__Given text__:
=== Begin Enclosure ===

The U.S. announces sanctions against Russia’s largest banks and Putin’s adult children.


WASHINGTON — The United States and its allies, seeking to punish Russia for the killings of Ukrainian civilians, moved on Wednesday to impose full sanctions against Russia’s largest financial institutions and to block access to U.S.-held financial assets for family members and close associates of President Vladimir V. Putin of Russia.

A senior administration official, detailing the suite of sanctions for reporters but not authorized to speak publicly, said that the United States, working with the Group of 7 and the European Union, had imposed “full blocking” sanctions against Sberbank, the largest financial institution in Russia, and Alfa Bank, one of the country’s largest privately owned banks.

Sberbank is the main artery in the Russian financial system and holds over a third of the country’s financial assets. In February, the Treasury had announced limited sanctions against Sberbank, but Wednesday’s sanctions, the official said, will effectively freeze relations between the bank and the United States financial system.

The administration also announced sanctions against two adult daughters of Mr. Putin: Katerina Tikhonova and Maria Putina, who has been living under an assumed name, Maria Vorontsova. Others connected to Russian officials close to Mr. Putin will also face sanctions, including the wife and daughter of Russia’s foreign minister, Sergey Lavrov, and members of Russia’s security council, including former Prime Minister Dmitri Medvedev. The official said that those people would be effectively cut off from the U.S. banking system and any assets held in the United States.

In a news conference on Wednesday, officials from the Justice Department and the F.B.I. also announced a series of actions and criminal charges against Russians, including the takedown of a Russian marketplace on the dark web and a botnet, or a network of hijacked devices infected with malware, that is controlled by the country’s military intelligence agency.

Justice Department officials also celebrated the seizing of the Tango, a superyacht owned by the Russian oligarch Viktor F. Vekselberg and charged a Russian banker, Konstantin Malofeev, with conspiring to violate U.S. sanctions. Mr. Malofeev is one of Russia’s most influential magnates and among the most prominent conservatives in the country’s Kremlin-allied elite. (The indictment renders his surname as Malofeyev.)

The Treasury Department will also block Russia from making debt payments with assets that are subject to U.S. jurisdiction, a move that will force Russia to find new sources of funding outside its frozen central bank funds. The end result, the official said, was that Russian citizens will return to Soviet-era living standards of the 1980s, and Mr. Putin will find himself increasingly a pariah.

So far, Mr. Putin has resisted increasingly harsh consequences, continuing his invasion of Ukraine even as Western nations move to freeze him out of the international economic order.

The Biden administration had been under pressure to announce new actions against Russia since reports surfaced of Russian soldiers’ indiscriminately killing Ukrainian civilians in the Kyiv suburb of Bucha. On Monday, President Biden had promised new sanctions and called Mr. Putin a “war criminal,” though he did not call the violent acts in Bucha genocide.

On Wednesday, Mr. Biden will sign an executive order that bans all new investment in the Russian Federation by U.S. citizens, wherever they are, the official said.

Zach Montague contributed reporting.

=== End Enclosure ===

(Records from a collection)
=== Begin Enclosure ===

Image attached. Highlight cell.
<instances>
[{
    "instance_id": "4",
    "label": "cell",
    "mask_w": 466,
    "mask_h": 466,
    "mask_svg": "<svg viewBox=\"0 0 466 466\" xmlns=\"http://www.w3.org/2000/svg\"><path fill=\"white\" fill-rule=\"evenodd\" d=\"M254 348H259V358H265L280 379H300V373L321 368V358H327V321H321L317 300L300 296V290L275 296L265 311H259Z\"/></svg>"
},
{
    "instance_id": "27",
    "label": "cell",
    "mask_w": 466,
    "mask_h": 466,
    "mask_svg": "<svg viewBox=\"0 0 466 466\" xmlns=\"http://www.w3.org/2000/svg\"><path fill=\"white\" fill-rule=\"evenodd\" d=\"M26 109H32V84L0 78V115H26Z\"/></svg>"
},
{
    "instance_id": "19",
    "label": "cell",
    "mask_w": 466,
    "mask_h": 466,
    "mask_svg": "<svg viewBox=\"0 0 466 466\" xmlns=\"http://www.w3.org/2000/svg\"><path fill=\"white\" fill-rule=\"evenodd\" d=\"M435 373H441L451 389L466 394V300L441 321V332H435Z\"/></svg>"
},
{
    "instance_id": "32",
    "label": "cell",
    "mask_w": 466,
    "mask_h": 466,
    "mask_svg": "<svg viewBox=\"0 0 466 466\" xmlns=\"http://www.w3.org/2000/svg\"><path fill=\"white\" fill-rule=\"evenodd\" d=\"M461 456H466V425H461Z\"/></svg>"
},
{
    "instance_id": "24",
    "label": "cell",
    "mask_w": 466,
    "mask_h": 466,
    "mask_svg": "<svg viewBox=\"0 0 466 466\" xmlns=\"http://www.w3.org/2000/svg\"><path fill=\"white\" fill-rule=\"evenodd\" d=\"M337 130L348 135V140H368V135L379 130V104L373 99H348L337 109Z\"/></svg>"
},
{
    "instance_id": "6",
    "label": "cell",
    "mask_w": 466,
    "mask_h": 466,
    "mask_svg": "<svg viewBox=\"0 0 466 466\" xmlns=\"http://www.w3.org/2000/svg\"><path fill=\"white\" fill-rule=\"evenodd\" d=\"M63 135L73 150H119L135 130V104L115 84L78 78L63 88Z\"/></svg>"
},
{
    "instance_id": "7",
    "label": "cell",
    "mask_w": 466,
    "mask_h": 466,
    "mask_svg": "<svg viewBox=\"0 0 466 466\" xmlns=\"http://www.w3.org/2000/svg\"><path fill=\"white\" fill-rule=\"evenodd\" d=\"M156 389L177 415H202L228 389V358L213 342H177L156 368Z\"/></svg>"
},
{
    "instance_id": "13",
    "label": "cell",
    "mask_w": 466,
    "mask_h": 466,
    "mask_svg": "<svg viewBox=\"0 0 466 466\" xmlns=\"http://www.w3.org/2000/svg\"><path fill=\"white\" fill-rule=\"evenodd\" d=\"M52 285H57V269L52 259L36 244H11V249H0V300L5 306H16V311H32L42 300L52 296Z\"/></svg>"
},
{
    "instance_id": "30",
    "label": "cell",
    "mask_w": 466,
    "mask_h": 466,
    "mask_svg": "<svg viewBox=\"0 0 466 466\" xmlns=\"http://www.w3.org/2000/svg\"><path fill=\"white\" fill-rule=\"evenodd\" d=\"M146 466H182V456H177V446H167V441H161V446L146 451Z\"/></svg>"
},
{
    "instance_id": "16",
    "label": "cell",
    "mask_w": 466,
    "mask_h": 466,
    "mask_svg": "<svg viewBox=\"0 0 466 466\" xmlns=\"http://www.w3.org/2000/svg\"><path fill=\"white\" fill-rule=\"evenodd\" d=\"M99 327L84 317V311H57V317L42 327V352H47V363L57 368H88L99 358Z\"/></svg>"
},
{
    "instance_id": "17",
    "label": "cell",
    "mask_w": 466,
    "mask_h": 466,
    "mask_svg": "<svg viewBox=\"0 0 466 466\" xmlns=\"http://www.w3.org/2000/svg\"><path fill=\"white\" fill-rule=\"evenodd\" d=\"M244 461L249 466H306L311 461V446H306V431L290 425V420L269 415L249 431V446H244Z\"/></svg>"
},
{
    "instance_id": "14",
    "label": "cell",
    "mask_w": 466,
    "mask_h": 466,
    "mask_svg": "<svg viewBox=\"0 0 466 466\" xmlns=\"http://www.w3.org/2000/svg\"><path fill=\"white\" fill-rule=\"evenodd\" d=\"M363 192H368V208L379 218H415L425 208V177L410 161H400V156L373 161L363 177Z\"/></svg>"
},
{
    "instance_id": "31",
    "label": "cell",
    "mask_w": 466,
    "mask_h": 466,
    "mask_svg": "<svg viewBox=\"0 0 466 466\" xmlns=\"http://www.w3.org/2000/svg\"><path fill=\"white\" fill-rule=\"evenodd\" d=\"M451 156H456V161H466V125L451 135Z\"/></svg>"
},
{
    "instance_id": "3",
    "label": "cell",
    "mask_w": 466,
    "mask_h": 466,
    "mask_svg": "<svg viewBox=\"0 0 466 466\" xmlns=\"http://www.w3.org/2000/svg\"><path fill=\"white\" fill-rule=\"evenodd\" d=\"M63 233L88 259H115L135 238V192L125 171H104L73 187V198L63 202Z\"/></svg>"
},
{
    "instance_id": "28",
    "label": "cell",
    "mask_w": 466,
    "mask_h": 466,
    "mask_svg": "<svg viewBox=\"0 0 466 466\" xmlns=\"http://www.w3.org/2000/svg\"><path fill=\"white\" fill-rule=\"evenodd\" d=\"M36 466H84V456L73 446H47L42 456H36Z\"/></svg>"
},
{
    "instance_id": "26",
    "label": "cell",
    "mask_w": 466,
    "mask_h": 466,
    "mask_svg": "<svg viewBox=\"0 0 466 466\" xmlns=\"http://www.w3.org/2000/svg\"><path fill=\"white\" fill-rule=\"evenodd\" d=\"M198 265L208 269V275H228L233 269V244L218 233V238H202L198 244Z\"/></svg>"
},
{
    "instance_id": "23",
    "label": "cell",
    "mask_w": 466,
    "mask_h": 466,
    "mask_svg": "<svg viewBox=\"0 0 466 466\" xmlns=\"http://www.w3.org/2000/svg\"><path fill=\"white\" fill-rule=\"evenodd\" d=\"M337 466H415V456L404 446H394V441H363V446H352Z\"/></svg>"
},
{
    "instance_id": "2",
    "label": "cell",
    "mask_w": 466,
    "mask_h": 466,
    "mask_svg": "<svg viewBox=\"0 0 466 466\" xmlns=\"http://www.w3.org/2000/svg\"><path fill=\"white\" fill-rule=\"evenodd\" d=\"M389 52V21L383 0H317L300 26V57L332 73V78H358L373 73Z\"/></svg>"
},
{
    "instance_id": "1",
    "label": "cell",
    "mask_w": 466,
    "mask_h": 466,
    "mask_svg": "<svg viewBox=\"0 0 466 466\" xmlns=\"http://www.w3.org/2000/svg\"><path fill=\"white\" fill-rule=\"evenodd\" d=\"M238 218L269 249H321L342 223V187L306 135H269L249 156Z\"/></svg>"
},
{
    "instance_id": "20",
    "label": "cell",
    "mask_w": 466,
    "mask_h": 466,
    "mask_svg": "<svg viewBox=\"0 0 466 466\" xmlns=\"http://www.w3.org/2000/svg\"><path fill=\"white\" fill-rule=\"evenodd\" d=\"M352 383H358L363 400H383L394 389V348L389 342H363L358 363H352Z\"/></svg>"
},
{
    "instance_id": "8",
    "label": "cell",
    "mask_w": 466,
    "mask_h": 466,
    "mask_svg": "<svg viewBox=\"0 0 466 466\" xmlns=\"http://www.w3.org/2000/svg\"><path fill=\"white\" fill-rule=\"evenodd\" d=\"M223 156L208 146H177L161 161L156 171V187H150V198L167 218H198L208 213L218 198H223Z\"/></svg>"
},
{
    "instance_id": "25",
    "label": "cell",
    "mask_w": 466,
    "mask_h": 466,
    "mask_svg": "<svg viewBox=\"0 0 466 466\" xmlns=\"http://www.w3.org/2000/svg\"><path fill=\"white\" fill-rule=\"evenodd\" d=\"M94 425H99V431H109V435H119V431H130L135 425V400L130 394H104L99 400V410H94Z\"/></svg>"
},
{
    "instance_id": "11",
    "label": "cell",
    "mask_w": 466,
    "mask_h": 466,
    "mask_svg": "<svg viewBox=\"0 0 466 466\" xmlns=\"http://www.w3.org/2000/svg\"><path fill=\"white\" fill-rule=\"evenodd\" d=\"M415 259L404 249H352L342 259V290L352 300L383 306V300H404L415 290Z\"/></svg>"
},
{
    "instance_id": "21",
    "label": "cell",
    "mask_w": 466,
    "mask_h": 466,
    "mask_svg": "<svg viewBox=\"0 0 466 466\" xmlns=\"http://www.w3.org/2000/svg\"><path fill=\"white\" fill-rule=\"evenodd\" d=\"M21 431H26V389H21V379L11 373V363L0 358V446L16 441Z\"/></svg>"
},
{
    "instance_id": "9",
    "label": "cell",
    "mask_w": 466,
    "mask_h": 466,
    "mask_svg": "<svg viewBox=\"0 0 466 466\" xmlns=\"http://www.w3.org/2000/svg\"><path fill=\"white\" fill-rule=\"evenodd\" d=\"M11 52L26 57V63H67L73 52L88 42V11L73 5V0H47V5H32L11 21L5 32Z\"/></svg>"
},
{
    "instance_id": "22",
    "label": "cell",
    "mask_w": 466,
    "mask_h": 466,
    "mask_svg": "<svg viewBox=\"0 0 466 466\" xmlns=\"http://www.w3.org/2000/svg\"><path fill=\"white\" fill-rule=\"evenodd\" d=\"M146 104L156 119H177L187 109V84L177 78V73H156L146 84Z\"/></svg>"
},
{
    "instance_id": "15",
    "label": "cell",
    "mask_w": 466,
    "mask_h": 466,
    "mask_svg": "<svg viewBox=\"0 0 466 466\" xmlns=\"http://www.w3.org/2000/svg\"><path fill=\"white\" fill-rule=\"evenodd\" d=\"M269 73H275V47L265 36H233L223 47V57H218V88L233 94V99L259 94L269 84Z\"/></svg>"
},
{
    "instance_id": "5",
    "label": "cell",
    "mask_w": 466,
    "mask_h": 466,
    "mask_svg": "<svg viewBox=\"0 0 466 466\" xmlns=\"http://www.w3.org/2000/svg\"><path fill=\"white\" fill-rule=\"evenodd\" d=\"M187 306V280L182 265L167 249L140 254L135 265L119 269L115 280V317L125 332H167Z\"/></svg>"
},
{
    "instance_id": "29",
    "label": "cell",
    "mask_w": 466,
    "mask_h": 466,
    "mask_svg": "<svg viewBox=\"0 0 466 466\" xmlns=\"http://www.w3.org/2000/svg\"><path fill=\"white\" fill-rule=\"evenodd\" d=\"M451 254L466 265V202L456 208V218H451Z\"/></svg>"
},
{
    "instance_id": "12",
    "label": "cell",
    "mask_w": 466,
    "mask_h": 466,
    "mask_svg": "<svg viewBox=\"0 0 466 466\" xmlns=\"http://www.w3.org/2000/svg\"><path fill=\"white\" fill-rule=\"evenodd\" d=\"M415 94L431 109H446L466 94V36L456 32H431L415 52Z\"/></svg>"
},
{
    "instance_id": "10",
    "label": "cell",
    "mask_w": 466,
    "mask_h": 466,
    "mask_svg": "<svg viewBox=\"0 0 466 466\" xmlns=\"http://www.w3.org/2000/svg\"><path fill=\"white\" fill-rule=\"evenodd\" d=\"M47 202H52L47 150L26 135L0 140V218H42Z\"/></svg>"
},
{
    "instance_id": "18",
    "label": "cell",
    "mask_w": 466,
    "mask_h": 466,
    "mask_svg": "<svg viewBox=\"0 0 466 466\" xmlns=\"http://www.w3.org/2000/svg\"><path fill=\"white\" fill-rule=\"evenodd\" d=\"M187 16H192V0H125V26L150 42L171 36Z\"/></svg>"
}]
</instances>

=== End Enclosure ===

__Activities__:
1. State whether each of the following statements agrees with the sanctions article, answering yes or no and quoting the deciding words: (a) Sberbank holds more than a third of Russia's financial assets. (b) President Biden called the violent acts in Bucha genocide. (c) The superyacht Tango is owned by Viktor F. Vekselberg.
2. Repeat everything in the sanctions article from "The U.S. announces" down to "privately owned banks.".

__Replies__:
1.
(a) Yes: "holds over a third of the country’s financial assets"
(b) No: "though he did not call the violent acts in Bucha genocide"
(c) Yes: "the Tango, a superyacht owned by the Russian oligarch Viktor F. Vekselberg"

2.
The U.S. announces sanctions against Russia’s largest banks and Putin’s adult children.


WASHINGTON — The United States and its allies, seeking to punish Russia for the killings of Ukrainian civilians, moved on Wednesday to impose full sanctions against Russia’s largest financial institutions and to block access to U.S.-held financial assets for family members and close associates of President Vladimir V. Putin of Russia.

A senior administration official, detailing the suite of sanctions for reporters but not authorized to speak publicly, said that the United States, working with the Group of 7 and the European Union, had imposed “full blocking” sanctions against Sberbank, the largest financial institution in Russia, and Alfa Bank, one of the country’s largest privately owned banks.